[Data excerpts]
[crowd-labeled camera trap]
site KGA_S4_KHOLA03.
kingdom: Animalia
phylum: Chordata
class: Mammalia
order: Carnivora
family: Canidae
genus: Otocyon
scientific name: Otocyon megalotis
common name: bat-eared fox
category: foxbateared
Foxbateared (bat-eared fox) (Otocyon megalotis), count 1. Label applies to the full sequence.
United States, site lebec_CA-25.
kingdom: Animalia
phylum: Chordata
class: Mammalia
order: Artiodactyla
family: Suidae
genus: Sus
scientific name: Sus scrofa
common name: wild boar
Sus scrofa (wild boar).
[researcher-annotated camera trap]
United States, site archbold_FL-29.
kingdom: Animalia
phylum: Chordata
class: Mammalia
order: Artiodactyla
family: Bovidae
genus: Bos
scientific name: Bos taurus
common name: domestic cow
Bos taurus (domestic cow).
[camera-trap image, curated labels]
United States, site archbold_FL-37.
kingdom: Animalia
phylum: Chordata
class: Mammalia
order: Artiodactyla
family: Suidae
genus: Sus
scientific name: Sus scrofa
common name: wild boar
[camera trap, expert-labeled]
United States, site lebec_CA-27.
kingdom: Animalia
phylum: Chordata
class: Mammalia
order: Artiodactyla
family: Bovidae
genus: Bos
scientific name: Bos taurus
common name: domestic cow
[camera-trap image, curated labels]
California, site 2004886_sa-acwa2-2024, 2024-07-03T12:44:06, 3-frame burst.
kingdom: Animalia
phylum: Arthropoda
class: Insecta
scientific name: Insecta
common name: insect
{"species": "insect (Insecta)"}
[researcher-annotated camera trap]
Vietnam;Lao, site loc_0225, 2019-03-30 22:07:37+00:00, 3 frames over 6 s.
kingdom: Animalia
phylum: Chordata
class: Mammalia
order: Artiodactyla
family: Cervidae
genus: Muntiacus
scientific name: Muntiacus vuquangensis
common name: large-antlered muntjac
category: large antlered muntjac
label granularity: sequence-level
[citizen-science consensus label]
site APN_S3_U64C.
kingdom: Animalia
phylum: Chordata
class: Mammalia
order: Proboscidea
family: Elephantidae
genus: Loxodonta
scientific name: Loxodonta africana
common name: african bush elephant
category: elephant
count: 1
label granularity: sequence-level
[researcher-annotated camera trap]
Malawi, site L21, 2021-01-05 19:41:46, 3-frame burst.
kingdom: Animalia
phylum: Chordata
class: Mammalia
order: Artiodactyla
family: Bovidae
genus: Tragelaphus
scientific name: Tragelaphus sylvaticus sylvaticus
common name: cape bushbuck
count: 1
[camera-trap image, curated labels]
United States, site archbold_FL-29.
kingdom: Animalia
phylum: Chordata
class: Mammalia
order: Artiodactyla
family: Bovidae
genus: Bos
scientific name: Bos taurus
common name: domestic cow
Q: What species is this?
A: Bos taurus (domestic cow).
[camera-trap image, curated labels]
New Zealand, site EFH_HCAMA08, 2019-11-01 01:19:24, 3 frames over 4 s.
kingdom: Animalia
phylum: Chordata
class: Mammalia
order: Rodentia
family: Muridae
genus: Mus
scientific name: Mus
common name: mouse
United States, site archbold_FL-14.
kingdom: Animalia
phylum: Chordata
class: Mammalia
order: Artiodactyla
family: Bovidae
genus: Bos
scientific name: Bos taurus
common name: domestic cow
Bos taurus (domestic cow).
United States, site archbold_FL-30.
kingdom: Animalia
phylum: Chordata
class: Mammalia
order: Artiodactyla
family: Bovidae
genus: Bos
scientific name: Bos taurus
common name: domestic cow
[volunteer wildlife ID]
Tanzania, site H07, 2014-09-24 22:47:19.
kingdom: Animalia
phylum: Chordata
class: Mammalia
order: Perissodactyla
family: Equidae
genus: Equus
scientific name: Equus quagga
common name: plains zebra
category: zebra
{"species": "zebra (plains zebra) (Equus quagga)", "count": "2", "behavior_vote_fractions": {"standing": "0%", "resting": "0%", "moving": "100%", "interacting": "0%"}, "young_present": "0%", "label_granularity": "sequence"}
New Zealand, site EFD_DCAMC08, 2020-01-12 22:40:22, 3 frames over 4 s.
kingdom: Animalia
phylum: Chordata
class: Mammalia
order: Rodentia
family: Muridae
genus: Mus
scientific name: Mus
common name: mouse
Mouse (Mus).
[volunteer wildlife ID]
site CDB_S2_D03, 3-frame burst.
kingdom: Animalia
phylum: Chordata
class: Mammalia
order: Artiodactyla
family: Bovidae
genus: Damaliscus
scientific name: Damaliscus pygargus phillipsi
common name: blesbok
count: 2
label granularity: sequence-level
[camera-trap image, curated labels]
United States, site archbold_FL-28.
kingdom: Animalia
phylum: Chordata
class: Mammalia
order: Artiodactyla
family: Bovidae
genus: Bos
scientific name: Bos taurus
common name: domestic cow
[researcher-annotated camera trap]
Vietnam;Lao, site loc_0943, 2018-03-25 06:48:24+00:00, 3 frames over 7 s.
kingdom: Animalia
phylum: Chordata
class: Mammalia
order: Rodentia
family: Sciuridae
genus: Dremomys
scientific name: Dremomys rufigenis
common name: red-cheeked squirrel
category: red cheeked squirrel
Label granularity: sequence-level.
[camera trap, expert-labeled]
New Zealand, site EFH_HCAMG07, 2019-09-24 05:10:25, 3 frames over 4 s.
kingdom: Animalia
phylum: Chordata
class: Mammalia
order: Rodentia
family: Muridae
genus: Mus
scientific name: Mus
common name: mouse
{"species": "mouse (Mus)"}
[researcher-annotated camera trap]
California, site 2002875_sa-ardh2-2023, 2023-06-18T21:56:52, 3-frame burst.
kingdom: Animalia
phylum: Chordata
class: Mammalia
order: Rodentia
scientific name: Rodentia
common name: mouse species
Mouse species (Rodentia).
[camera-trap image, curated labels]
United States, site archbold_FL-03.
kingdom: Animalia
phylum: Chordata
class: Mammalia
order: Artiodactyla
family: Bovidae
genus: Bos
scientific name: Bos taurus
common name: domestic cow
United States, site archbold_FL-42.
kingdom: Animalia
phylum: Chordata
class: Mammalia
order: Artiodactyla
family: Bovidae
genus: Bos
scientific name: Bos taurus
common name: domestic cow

PROBLEM TO WORK ON:
Every entry must appear in the answer exactly as written.

WRITTEN RESPONSE:
[crowd-labeled camera trap]
site KGA_S4_KHOLA03.
kingdom: Animalia
phylum: Chordata
class: Mammalia
order: Carnivora
family: Canidae
genus: Otocyon
scientific name: Otocyon megalotis
common name: bat-eared fox
category: foxbateared
Foxbateared (bat-eared fox) (Otocyon megalotis), count 1. Label applies to the full sequence.
United States, site lebec_CA-25.
kingdom: Animalia
phylum: Chordata
class: Mammalia
order: Artiodactyla
family: Suidae
genus: Sus
scientific name: Sus scrofa
common name: wild boar
Sus scrofa (wild boar).
[researcher-annotated camera trap]
United States, site archbold_FL-29.
kingdom: Animalia
phylum: Chordata
class: Mammalia
order: Artiodactyla
family: Bovidae
genus: Bos
scientific name: Bos taurus
common name: domestic cow
Bos taurus (domestic cow).
[camera-trap image, curated labels]
United States, site archbold_FL-37.
kingdom: Animalia
phylum: Chordata
class: Mammalia
order: Artiodactyla
family: Suidae
genus: Sus
scientific name: Sus scrofa
common name: wild boar
[camera trap, expert-labeled]
United States, site lebec_CA-27.
kingdom: Animalia
phylum: Chordata
class: Mammalia
order: Artiodactyla
family: Bovidae
genus: Bos
scientific name: Bos taurus
common name: domestic cow
[camera-trap image, curated labels]
California, site 2004886_sa-acwa2-2024, 2024-07-03T12:44:06, 3-frame burst.
kingdom: Animalia
phylum: Arthropoda
class: Insecta
scientific name: Insecta
common name: insect
{"species": "insect (Insecta)"}
[researcher-annotated camera trap]
Vietnam;Lao, site loc_0225, 2019-03-30 22:07:37+00:00, 3 frames over 6 s.
kingdom: Animalia
phylum: Chordata
class: Mammalia
order: Artiodactyla
family: Cervidae
genus: Muntiacus
scientific name: Muntiacus vuquangensis
common name: large-antlered muntjac
category: large antlered muntjac
label granularity: sequence-level
[citizen-science consensus label]
site APN_S3_U64C.
kingdom: Animalia
phylum: Chordata
class: Mammalia
order: Proboscidea
family: Elephantidae
genus: Loxodonta
scientific name: Loxodonta africana
common name: african bush elephant
category: elephant
count: 1
label granularity: sequence-level
[researcher-annotated camera trap]
Malawi, site L21, 2021-01-05 19:41:46, 3-frame burst.
kingdom: Animalia
phylum: Chordata
class: Mammalia
order: Artiodactyla
family: Bovidae
genus: Tragelaphus
scientific name: Tragelaphus sylvaticus sylvaticus
common name: cape bushbuck
count: 1
[camera-trap image, curated labels]
United States, site archbold_FL-29.
kingdom: Animalia
phylum: Chordata
class: Mammalia
order: Artiodactyla
family: Bovidae
genus: Bos
scientific name: Bos taurus
common name: domestic cow
Q: What species is this?
A: Bos taurus (domestic cow).
[camera-trap image, curated labels]
New Zealand, site EFH_HCAMA08, 2019-11-01 01:19:24, 3 frames over 4 s.
kingdom: Animalia
phylum: Chordata
class: Mammalia
order: Rodentia
family: Muridae
genus: Mus
scientific name: Mus
common name: mouse
United States, site archbold_FL-14.
kingdom: Animalia
phylum: Chordata
class: Mammalia
order: Artiodactyla
family: Bovidae
genus: Bos
scientific name: Bos taurus
common name: domestic cow
Bos taurus (domestic cow).
United States, site archbold_FL-30.
kingdom: Animalia
phylum: Chordata
class: Mammalia
order: Artiodactyla
family: Bovidae
genus: Bos
scientific name: Bos taurus
common name: domestic cow
[volunteer wildlife ID]
Tanzania, site H07, 2014-09-24 22:47:19.
kingdom: Animalia
phylum: Chordata
class: Mammalia
order: Perissodactyla
family: Equidae
genus: Equus
scientific name: Equus quagga
common name: plains zebra
category: zebra
{"species": "zebra (plains zebra) (Equus quagga)", "count": "2", "behavior_vote_fractions": {"standing": "0%", "resting": "0%", "moving": "100%", "interacting": "0%"}, "young_present": "0%", "label_granularity": "sequence"}
New Zealand, site EFD_DCAMC08, 2020-01-12 22:40:22, 3 frames over 4 s.
kingdom: Animalia
phylum: Chordata
class: Mammalia
order: Rodentia
family: Muridae
genus: Mus
scientific name: Mus
common name: mouse
Mouse (Mus).
[volunteer wildlife ID]
site CDB_S2_D03, 3-frame burst.
kingdom: Animalia
phylum: Chordata
class: Mammalia
order: Artiodactyla
family: Bovidae
genus: Damaliscus
scientific name: Damaliscus pygargus phillipsi
common name: blesbok
count: 2
label granularity: sequence-level
[camera-trap image, curated labels]
United States, site archbold_FL-28.
kingdom: Animalia
phylum: Chordata
class: Mammalia
order: Artiodactyla
family: Bovidae
genus: Bos
scientific name: Bos taurus
common name: domestic cow
[researcher-annotated camera trap]
Vietnam;Lao, site loc_0943, 2018-03-25 06:48:24+00:00, 3 frames over 7 s.
kingdom: Animalia
phylum: Chordata
class: Mammalia
order: Rodentia
family: Sciuridae
genus: Dremomys
scientific name: Dremomys rufigenis
common name: red-cheeked squirrel
category: red cheeked squirrel
Label granularity: sequence-level.
[camera trap, expert-labeled]
New Zealand, site EFH_HCAMG07, 2019-09-24 05:10:25, 3 frames over 4 s.
kingdom: Animalia
phylum: Chordata
class: Mammalia
order: Rodentia
family: Muridae
genus: Mus
scientific name: Mus
common name: mouse
{"species": "mouse (Mus)"}
[researcher-annotated camera trap]
California, site 2002875_sa-ardh2-2023, 2023-06-18T21:56:52, 3-frame burst.
kingdom: Animalia
phylum: Chordata
class: Mammalia
order: Rodentia
scientific name: Rodentia
common name: mouse species
Mouse species (Rodentia).
[camera-trap image, curated labels]
United States, site archbold_FL-03.
kingdom: Animalia
phylum: Chordata
class: Mammalia
order: Artiodactyla
family: Bovidae
genus: Bos
scientific name: Bos taurus
common name: domestic cow
United States, site archbold_FL-42.
kingdom: Animalia
phylum: Chordata
class: Mammalia
order: Artiodactyla
family: Bovidae
genus: Bos
scientific name: Bos taurus
common name: domestic cow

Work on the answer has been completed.